Just watched and been left drained by Channel4′s The Unloved (part of their Britain’s Forgotten Children week) and there’s a missed PR opportunity – damage limitation and positive PR – for the local council in the tale, Nottinghamshire County Council as well as finding homes for children needing help.
It was a harrowing tale of what children go through in the UK care system and was all the more painful for being told through a child’s point of view. (If you missed the show you can watch it here free until the middle of June.)
What was surprising though was that Nottinghamshire social services (and by extension, their bosses at Nottinghamshire County Council) don’t seem to have been ready for this coming. According to director (and Hollywood actress) Samantha Morton in an Independent interview:
And while Nottinghamshire County Council proved helpful, the county’s social services department were less amenable. “Nottinghamshire social services blocked every single meeting. I wasn’t allowed to talk to anybody. I said to them ‘talk to me… read the script… I want to get this right’. They said no. Staff were warned off. Once again it’s a culture of cover-up.”
In the end, Morton says, she didn’t require their assistance. “I didn’t need to do much research because I’m very much active in the care system. I work for a charity called A National Voice (for children in care) and I’m an ambassador for Save the Children. I also have lots of friends who are residential social workers, who looked after me as a child. I was able to ask them lots of questions off the record.”
Now regardless of what the council’s social work department may think of helping the filming out, the fact is that people are going to watch this, see that it’s set in Nottinghamshire and assume that this show is depicting how it is in the care system in the area. To that end, you would think they would have arranged the following:
- Positive press – nationally and locally – before the show aired.
- Someone online monitoring/responding what people were saying about the show as it aired – there was plenty of chat about The Unloved on Twitter for example. (C4 should have done this as well)
- Video and testimony available from the following – care workers, councillors, those in the system, carers and others who have been through the system.

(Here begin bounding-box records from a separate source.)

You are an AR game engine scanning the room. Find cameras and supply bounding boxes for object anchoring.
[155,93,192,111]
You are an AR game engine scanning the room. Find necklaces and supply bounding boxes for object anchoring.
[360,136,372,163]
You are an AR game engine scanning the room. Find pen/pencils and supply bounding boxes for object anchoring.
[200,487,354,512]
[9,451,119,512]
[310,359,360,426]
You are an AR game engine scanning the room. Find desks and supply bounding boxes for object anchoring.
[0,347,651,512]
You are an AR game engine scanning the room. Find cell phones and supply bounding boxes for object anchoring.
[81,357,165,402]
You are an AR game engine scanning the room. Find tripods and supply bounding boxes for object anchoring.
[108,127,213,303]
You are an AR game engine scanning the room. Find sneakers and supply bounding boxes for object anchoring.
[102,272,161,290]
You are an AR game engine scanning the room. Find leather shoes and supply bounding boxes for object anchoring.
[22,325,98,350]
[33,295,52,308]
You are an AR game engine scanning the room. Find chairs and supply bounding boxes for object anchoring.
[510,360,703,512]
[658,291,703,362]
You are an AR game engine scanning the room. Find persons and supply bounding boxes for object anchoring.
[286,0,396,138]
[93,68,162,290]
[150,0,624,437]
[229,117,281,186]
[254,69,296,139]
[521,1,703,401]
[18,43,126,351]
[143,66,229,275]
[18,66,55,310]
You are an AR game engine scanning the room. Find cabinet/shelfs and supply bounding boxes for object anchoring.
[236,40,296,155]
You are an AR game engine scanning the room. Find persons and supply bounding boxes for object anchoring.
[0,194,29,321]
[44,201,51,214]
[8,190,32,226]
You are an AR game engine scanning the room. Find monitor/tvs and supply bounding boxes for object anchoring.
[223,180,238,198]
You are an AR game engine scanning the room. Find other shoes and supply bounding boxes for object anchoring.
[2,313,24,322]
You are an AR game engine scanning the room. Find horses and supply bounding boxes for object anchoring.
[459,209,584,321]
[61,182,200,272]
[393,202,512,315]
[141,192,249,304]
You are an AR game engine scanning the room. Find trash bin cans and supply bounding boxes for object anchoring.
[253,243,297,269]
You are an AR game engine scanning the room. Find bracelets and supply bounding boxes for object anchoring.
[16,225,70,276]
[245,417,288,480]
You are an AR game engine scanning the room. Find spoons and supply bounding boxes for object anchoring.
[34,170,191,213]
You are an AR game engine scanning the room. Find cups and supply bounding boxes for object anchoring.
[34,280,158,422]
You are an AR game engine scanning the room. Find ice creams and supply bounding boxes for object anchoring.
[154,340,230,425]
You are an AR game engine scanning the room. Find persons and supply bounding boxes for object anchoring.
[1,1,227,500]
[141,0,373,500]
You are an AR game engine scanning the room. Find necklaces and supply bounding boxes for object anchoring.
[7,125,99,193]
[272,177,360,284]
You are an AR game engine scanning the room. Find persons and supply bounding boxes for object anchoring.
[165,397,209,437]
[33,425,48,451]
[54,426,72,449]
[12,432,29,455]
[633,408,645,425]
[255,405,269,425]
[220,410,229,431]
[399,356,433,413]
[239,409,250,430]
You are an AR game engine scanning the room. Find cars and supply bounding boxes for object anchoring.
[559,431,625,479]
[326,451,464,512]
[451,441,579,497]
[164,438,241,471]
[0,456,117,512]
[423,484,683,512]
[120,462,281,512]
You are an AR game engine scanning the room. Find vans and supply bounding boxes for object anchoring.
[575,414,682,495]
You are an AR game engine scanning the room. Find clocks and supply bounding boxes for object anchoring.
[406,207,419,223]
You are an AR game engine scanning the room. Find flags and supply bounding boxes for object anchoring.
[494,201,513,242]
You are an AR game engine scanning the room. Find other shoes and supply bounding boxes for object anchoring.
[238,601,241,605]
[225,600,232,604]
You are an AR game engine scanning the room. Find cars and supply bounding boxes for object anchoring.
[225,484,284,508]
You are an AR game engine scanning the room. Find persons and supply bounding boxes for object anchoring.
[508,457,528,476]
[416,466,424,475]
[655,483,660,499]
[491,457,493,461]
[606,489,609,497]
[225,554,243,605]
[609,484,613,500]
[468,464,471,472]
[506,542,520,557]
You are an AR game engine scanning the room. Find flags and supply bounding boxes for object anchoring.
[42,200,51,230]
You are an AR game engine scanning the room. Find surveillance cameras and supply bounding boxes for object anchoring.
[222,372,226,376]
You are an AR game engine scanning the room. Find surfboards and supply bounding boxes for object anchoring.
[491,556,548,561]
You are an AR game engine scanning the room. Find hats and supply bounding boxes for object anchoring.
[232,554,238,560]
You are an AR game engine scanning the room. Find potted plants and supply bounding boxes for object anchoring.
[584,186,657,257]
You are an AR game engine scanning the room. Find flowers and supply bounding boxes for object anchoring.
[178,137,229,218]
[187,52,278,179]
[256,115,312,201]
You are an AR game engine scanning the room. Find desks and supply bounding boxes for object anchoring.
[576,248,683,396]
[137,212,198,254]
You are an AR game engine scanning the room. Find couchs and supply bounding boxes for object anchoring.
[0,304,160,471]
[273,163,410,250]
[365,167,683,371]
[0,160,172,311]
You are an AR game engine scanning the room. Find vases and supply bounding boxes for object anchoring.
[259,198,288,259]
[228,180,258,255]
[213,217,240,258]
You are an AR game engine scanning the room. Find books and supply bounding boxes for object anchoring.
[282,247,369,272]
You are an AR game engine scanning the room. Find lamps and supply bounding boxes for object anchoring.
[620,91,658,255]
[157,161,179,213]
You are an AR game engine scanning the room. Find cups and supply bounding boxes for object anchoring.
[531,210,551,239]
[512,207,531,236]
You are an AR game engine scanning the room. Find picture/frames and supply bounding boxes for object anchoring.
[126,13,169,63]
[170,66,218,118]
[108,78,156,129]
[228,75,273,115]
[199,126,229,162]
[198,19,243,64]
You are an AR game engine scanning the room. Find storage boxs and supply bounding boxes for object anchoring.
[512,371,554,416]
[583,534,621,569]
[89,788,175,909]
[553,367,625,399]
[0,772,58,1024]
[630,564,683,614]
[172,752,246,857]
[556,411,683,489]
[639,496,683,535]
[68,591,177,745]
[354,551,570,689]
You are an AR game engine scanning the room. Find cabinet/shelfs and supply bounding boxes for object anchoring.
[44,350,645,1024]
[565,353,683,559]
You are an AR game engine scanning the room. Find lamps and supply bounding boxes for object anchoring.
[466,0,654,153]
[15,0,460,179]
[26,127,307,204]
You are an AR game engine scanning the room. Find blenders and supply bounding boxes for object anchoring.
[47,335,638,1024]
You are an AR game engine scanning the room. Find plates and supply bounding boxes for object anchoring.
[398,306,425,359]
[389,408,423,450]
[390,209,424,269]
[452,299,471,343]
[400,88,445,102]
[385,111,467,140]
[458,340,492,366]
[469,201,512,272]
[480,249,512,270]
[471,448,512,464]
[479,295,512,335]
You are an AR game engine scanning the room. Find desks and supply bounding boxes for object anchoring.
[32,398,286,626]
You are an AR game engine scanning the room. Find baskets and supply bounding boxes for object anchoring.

- All and any reports praising the system.
- Had something ready to counter the claims of cover-up.
- Make sure that there’s something in all the local media this week – interviews and features – showing the service off in a positive light.
If feeling brave at the outset they could have worked with the film with a condition being that Samantha Morton also did a 5-10 minute video speaking about how the services have improved since she was in care. That would have been a PR coup for them.
Now while there’s the obvious issue of damage limitation – after all, the film certainly doesn’t do them any favours – there’s another aspect to this in that the next-door city council is currently looking for foster parents – a bit of savvy and the council could have been promoting this or their own foster requirements and who knows how many people that may have helped?
Even if one child could have found a home or a little more funding brought in, then every piece of PR effort would have been worth it.
And yes, it may well be that the council has plans to do something from Monday morning to counter the show but that’s at least a day too late – good PR deals with things before and during as well as after. PR and public opinion doesn’t just work Monday-Friday 9am -5pm and too many still think that it does.